研究課題
去年整理した(公財)ルイ・パストゥール医学研究センターのデータベースに更に26年度に測定した対象者の1年間のデータを加えより長期にわたるデータを追加した。5年以上の実績のある健常人約300名、がん治療後5年以上生存者データは現在約50名であるが、現在特に病歴のない健常人群であると判断しているグループに疾患履歴がないか、再度膨大なカルテに当たる作業中である。2013年の論文でインターフェロン産生能は加齢とともに全体としては低下傾向であるものの、一旦低下後上昇することも多いことを明らかにした。この上昇に、加齢炎症がどのように影響しているか明らかにする必要があると判断し、現在、この間の研究で健常人の誘導をかけていない血液中の炎症性サイトカインも併せて測定していて、インターフェロン産生能への炎症生サイトカインの影響についてのデータが蓄積されつつある。このようにインターフェロン産生能に影響を及ぼす因子の解明についての研究へと、研究が展開している。
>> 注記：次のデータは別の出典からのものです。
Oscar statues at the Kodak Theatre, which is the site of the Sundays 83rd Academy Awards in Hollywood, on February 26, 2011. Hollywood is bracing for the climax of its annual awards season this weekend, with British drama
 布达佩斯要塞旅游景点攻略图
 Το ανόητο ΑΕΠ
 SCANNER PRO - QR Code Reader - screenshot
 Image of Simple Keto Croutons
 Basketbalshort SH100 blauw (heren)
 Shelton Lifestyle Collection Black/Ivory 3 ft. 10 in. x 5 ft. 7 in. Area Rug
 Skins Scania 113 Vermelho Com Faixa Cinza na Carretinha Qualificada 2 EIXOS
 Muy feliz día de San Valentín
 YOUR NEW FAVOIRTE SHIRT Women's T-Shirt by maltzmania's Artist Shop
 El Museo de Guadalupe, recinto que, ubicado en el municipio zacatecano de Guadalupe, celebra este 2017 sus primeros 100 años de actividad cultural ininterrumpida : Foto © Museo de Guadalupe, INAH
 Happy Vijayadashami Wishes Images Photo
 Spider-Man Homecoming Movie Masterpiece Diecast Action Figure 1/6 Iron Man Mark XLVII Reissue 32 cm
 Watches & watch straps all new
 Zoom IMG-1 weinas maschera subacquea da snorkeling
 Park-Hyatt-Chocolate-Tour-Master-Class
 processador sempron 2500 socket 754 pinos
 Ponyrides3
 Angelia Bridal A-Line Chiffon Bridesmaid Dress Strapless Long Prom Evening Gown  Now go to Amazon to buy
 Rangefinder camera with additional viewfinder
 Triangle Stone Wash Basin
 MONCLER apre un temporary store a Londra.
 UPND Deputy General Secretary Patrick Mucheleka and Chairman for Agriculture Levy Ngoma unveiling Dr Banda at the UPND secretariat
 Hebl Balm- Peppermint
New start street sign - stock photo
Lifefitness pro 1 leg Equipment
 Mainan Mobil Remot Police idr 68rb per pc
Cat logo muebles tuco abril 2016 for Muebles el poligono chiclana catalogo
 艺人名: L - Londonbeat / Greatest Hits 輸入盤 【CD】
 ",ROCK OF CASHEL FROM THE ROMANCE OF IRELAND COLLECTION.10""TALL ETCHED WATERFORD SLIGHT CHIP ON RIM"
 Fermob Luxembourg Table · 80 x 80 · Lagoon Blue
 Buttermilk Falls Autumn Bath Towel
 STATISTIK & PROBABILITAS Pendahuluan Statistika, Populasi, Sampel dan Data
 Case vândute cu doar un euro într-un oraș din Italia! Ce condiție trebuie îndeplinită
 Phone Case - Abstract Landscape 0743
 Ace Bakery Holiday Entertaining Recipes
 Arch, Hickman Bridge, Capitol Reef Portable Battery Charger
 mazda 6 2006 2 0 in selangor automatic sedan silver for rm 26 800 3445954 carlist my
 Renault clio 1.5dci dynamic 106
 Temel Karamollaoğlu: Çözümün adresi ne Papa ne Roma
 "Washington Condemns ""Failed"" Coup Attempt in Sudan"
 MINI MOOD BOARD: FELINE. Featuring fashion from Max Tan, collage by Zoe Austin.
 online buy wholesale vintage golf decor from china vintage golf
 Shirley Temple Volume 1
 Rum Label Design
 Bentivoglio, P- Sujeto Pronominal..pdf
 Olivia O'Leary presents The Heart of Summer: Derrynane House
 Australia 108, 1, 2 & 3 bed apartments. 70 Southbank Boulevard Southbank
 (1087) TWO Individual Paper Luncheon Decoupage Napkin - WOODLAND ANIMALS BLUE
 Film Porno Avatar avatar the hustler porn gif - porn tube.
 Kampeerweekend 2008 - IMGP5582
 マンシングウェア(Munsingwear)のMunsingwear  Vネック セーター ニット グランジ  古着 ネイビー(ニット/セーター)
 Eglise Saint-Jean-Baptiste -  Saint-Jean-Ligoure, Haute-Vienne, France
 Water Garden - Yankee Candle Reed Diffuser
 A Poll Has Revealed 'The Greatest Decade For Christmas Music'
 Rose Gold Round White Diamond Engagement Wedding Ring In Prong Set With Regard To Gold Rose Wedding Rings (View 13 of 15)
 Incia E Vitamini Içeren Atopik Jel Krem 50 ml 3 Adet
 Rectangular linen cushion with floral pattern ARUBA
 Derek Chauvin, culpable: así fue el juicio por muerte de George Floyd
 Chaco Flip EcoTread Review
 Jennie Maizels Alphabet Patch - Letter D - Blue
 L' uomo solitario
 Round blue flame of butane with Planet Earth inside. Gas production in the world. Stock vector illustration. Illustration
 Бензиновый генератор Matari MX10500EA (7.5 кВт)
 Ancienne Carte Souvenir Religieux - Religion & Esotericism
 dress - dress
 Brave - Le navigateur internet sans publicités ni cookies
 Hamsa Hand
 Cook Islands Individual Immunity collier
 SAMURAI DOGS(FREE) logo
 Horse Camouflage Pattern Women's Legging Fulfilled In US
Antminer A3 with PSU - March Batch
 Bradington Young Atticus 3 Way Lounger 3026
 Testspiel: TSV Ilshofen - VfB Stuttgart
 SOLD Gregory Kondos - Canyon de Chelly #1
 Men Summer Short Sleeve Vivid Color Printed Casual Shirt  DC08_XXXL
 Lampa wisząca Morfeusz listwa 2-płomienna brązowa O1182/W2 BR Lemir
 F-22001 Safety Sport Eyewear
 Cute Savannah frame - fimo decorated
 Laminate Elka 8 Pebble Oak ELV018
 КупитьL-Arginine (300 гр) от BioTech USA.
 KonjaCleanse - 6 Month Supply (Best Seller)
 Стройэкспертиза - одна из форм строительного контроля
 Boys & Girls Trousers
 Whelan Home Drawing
近い将来インターフェロン産生能の低下と病気の発症に及ぼす炎症との関連についての基礎情報がより明らかになるものと期待される。また、これらの研究成果の活用の一環として、宇野は福島の仮設住宅で暮らす住民の健康管理に我々の研究成果を生かしたいと考えていた。この点については、福島の南相馬市で活動している研究者グループとの連携が可能となり、住民の健康管理にインターフェロン産生能検査を組み込む体制の目処がついた。
2: おおむね順調に進展している
去年整理した(公財)ルイ・パストゥール医学研究センターのデータベースに更に26年度に測定した対象者の1年間のデータを加えより長期にわたるデータを追加したが、現在特に病歴のない健常人群であると判断しているグループに疾患履歴がないか、再度膨大なカルテに当たる作業中である。またインターフェロン産生能に、炎症がどのように影響しているか明らかにするために、現在、この間の研究で健常人の誘導をかけていない血液中の炎症性サイトカインも併せて測定していて、インターフェロン産生能への炎症生サイトカインとの関連についてのデータが蓄積されつつある。研究の本来の部分はやや手間取ってはいるが、インターフェロン産生能に影響を及ぼす因子の解明についての研究はむしろ進展している。近い将来インターフェロンの低下と病気の発症に及ぼす炎症についての基礎情報がより明らかになるものと期待される。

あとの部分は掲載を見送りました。